[Saved data entries]
Segment Open
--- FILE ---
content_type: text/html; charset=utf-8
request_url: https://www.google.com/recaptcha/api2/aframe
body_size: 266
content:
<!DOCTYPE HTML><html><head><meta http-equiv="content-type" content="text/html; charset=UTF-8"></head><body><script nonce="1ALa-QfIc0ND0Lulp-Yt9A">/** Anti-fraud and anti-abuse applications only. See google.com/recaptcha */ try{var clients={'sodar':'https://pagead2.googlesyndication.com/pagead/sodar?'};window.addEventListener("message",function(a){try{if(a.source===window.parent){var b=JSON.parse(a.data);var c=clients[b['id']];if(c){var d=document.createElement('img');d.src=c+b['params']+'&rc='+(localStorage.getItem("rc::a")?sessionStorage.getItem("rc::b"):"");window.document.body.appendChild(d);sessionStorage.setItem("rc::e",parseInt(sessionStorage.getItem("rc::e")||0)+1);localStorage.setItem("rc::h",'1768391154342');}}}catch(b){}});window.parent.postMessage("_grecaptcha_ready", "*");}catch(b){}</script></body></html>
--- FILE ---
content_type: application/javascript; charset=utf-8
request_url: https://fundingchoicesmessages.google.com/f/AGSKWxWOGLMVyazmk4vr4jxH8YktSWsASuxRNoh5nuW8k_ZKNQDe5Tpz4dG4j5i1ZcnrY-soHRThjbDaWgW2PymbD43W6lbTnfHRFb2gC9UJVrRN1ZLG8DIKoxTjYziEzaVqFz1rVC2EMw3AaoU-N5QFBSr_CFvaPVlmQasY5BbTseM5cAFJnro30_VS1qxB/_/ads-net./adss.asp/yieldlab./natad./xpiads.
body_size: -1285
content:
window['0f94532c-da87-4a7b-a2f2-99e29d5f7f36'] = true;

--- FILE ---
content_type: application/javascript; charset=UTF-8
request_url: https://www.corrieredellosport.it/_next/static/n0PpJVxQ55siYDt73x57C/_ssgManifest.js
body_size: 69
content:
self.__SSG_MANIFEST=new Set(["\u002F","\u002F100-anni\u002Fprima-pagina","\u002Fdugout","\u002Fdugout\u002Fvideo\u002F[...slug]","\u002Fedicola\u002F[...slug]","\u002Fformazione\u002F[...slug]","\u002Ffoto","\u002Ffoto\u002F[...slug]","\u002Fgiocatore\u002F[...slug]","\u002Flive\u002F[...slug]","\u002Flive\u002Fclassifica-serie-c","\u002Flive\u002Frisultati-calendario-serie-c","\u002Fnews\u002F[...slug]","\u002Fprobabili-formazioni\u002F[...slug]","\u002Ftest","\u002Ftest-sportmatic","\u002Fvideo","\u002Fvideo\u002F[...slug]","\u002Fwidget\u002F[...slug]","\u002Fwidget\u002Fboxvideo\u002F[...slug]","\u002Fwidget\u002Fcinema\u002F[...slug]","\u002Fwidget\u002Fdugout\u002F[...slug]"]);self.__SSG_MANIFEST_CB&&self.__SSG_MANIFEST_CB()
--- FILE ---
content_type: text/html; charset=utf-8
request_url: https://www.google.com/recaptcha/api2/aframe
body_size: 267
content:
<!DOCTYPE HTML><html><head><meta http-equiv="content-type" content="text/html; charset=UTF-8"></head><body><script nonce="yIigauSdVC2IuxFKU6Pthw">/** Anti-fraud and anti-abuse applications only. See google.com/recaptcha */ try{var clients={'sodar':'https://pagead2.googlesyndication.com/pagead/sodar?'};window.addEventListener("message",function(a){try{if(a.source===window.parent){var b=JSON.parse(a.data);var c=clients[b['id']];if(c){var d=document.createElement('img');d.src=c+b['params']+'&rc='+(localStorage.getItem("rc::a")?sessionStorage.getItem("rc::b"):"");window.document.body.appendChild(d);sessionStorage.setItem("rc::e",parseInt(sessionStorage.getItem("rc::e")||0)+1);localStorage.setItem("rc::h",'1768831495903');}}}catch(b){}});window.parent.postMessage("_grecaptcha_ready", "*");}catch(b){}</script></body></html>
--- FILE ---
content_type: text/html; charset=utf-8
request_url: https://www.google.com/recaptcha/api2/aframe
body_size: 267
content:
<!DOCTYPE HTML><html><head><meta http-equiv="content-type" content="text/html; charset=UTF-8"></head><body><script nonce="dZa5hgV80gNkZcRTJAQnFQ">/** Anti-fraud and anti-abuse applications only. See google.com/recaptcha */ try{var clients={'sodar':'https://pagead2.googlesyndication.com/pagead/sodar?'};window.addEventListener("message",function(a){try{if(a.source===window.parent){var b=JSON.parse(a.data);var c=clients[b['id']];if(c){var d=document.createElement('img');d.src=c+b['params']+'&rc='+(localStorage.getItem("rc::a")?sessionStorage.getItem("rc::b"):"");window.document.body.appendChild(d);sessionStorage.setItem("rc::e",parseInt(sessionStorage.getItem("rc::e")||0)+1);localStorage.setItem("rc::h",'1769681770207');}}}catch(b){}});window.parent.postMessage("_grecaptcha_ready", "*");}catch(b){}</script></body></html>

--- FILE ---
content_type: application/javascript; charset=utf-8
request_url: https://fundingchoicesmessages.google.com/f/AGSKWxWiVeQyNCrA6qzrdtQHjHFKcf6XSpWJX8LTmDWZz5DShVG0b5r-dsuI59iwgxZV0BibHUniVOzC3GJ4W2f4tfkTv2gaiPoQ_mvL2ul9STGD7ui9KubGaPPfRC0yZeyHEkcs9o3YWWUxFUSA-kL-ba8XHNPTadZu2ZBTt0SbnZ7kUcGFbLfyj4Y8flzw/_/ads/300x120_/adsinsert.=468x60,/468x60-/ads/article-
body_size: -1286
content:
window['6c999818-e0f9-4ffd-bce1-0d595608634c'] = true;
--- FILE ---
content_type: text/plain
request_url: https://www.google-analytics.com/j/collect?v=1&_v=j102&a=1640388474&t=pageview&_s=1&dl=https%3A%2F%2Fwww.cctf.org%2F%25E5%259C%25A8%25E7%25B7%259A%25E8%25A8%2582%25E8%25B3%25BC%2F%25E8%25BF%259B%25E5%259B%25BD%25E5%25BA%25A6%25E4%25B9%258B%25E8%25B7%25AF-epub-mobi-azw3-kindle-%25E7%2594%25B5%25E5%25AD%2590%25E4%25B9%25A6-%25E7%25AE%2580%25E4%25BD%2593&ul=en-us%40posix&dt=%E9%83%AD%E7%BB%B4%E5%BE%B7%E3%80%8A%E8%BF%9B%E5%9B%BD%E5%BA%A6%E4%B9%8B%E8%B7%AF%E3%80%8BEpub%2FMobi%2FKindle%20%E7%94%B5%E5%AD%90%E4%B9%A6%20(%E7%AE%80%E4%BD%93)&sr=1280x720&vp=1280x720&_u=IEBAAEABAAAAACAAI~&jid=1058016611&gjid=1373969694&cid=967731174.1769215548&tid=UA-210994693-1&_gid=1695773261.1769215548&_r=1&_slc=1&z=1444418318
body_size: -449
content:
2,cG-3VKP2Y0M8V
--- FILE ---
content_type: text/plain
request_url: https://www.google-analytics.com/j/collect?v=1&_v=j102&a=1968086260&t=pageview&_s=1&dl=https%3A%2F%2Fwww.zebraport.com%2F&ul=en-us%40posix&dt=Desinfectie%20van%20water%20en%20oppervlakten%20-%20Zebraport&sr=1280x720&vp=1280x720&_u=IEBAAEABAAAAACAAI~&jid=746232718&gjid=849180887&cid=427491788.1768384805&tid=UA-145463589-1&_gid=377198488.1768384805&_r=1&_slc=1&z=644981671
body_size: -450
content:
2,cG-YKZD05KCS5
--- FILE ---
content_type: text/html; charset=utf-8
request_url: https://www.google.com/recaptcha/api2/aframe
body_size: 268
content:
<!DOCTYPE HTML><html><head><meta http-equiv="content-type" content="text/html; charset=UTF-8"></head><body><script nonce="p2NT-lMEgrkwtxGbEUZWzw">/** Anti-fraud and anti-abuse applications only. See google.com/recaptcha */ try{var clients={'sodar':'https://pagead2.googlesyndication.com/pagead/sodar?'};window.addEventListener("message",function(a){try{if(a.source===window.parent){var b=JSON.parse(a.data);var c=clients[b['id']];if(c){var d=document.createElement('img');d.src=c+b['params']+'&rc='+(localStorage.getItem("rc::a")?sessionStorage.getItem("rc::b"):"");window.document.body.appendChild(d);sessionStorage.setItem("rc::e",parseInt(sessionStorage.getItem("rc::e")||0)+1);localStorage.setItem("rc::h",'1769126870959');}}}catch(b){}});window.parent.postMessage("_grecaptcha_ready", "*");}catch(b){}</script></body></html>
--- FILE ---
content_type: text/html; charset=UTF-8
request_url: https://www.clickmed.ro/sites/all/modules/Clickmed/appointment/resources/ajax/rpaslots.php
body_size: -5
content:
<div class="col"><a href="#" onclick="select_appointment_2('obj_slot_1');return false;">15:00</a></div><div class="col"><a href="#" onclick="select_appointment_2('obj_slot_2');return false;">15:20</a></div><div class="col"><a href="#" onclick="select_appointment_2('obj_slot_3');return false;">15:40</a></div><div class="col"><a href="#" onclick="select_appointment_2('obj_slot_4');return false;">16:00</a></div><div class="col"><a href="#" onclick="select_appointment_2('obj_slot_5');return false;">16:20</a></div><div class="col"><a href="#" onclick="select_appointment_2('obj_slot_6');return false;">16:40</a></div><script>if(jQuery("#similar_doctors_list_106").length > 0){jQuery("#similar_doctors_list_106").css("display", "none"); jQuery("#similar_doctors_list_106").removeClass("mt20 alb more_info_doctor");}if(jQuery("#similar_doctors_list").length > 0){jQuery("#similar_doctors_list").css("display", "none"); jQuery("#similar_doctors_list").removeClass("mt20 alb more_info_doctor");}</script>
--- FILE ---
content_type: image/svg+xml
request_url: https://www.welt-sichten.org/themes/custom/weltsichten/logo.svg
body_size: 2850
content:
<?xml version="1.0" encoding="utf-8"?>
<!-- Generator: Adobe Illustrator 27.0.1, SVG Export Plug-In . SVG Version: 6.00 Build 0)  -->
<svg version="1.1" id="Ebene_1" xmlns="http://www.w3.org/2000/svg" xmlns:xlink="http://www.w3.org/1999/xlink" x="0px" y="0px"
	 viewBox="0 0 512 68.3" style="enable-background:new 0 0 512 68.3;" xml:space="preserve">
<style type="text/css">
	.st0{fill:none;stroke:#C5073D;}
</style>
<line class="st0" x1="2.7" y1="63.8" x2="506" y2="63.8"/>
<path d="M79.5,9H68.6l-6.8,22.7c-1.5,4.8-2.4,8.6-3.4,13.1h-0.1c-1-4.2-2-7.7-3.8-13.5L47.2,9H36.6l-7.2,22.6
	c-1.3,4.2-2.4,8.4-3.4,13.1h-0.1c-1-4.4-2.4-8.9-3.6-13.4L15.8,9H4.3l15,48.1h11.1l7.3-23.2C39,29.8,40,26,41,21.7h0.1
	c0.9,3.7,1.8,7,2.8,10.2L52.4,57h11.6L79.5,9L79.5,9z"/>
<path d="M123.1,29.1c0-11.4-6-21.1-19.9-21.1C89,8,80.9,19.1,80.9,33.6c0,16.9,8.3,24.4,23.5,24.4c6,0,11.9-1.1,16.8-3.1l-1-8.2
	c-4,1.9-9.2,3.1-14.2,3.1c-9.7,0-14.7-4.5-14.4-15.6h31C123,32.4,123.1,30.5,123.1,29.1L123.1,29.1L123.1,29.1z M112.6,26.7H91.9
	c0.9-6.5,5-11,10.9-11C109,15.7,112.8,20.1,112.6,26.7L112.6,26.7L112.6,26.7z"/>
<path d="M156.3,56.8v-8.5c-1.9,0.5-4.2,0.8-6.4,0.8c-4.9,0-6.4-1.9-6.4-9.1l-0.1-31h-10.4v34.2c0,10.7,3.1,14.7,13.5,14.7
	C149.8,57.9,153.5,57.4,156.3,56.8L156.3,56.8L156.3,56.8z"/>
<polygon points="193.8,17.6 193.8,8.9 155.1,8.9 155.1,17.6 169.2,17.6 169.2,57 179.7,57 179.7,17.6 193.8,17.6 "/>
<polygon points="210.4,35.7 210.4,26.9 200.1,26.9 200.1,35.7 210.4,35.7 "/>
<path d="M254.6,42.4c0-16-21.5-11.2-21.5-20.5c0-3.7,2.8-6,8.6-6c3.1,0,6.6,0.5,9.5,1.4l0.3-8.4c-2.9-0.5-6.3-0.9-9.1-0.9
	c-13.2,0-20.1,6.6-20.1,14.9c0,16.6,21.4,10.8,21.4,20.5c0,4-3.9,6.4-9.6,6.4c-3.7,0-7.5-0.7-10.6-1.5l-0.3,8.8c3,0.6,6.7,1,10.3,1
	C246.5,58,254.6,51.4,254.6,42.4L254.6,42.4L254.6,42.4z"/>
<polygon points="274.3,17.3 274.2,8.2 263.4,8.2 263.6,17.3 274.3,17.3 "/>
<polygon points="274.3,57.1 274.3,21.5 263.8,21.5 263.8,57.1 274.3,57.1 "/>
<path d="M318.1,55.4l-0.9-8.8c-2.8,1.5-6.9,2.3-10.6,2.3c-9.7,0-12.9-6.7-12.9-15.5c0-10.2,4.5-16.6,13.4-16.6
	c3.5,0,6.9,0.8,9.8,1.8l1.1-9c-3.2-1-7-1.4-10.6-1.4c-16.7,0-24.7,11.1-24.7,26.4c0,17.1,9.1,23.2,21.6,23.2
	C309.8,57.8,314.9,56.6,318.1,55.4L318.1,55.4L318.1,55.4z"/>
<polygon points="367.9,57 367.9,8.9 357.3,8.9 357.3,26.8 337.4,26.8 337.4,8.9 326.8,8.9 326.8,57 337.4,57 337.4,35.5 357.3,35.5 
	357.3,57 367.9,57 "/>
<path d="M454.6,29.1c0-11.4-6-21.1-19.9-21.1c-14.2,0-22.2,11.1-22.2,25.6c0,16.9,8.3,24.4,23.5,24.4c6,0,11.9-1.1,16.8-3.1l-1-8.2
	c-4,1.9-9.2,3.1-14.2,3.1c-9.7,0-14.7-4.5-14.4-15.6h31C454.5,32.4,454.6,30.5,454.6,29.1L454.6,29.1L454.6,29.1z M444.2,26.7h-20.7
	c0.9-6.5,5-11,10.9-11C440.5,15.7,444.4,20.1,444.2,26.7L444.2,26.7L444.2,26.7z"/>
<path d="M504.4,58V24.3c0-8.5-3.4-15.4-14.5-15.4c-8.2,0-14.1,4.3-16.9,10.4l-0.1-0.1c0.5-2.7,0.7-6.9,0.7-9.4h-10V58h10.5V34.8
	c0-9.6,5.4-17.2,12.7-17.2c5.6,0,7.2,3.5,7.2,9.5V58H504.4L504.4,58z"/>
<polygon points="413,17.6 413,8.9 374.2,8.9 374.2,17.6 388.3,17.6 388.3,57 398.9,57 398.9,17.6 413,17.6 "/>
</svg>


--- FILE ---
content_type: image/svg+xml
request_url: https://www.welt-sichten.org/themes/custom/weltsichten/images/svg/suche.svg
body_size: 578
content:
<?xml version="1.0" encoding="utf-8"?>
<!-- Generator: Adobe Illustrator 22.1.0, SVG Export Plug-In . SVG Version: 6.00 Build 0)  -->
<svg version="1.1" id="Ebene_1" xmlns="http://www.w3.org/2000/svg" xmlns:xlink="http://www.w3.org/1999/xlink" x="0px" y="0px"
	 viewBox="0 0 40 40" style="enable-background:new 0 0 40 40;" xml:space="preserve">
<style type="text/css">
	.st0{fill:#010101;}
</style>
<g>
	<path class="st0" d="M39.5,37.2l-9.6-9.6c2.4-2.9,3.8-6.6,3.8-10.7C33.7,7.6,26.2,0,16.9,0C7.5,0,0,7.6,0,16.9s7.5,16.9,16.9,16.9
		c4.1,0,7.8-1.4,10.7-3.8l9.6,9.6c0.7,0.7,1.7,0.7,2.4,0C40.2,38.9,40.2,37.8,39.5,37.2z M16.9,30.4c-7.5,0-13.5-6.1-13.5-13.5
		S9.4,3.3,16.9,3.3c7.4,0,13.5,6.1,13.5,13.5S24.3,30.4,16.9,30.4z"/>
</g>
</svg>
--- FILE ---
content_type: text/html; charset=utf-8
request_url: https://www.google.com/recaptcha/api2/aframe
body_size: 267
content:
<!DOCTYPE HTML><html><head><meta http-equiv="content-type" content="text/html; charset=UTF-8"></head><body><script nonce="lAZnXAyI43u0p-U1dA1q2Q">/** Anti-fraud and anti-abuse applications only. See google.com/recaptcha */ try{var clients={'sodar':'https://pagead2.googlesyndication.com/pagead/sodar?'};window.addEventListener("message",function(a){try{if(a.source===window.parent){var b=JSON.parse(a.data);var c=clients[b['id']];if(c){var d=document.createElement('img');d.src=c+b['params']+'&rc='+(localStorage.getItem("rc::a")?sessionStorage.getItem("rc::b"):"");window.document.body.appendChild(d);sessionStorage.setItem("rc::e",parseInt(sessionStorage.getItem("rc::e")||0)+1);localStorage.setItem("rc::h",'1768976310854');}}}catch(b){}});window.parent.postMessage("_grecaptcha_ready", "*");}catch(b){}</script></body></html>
Segment Closed
_THE TASK_.
Among the lines above, find those with the word "analytics" and list them.

_SOLUTION FOR THIS TASK_.
request_url: https://www.google-analytics.com/j/collect?v=1&_v=j102&a=1640388474&t=pageview&_s=1&dl=https%3A%2F%2Fwww.cctf.org%2F%25E5%259C%25A8%25E7%25B7%259A%25E8%25A8%2582%25E8%25B3%25BC%2F%25E8%25BF%259B%25E5%259B%25BD%25E5%25BA%25A6%25E4%25B9%258B%25E8%25B7%25AF-epub-mobi-azw3-kindle-%25E7%2594%25B5%25E5%25AD%2590%25E4%25B9%25A6-%25E7%25AE%2580%25E4%25BD%2593&ul=en-us%40posix&dt=%E9%83%AD%E7%BB%B4%E5%BE%B7%E3%80%8A%E8%BF%9B%E5%9B%BD%E5%BA%A6%E4%B9%8B%E8%B7%AF%E3%80%8BEpub%2FMobi%2FKindle%20%E7%94%B5%E5%AD%90%E4%B9%A6%20(%E7%AE%80%E4%BD%93)&sr=1280x720&vp=1280x720&_u=IEBAAEABAAAAACAAI~&jid=1058016611&gjid=1373969694&cid=967731174.1769215548&tid=UA-210994693-1&_gid=1695773261.1769215548&_r=1&_slc=1&z=1444418318
request_url: https://www.google-analytics.com/j/collect?v=1&_v=j102&a=1968086260&t=pageview&_s=1&dl=https%3A%2F%2Fwww.zebraport.com%2F&ul=en-us%40posix&dt=Desinfectie%20van%20water%20en%20oppervlakten%20-%20Zebraport&sr=1280x720&vp=1280x720&_u=IEBAAEABAAAAACAAI~&jid=746232718&gjid=849180887&cid=427491788.1768384805&tid=UA-145463589-1&_gid=377198488.1768384805&_r=1&_slc=1&z=644981671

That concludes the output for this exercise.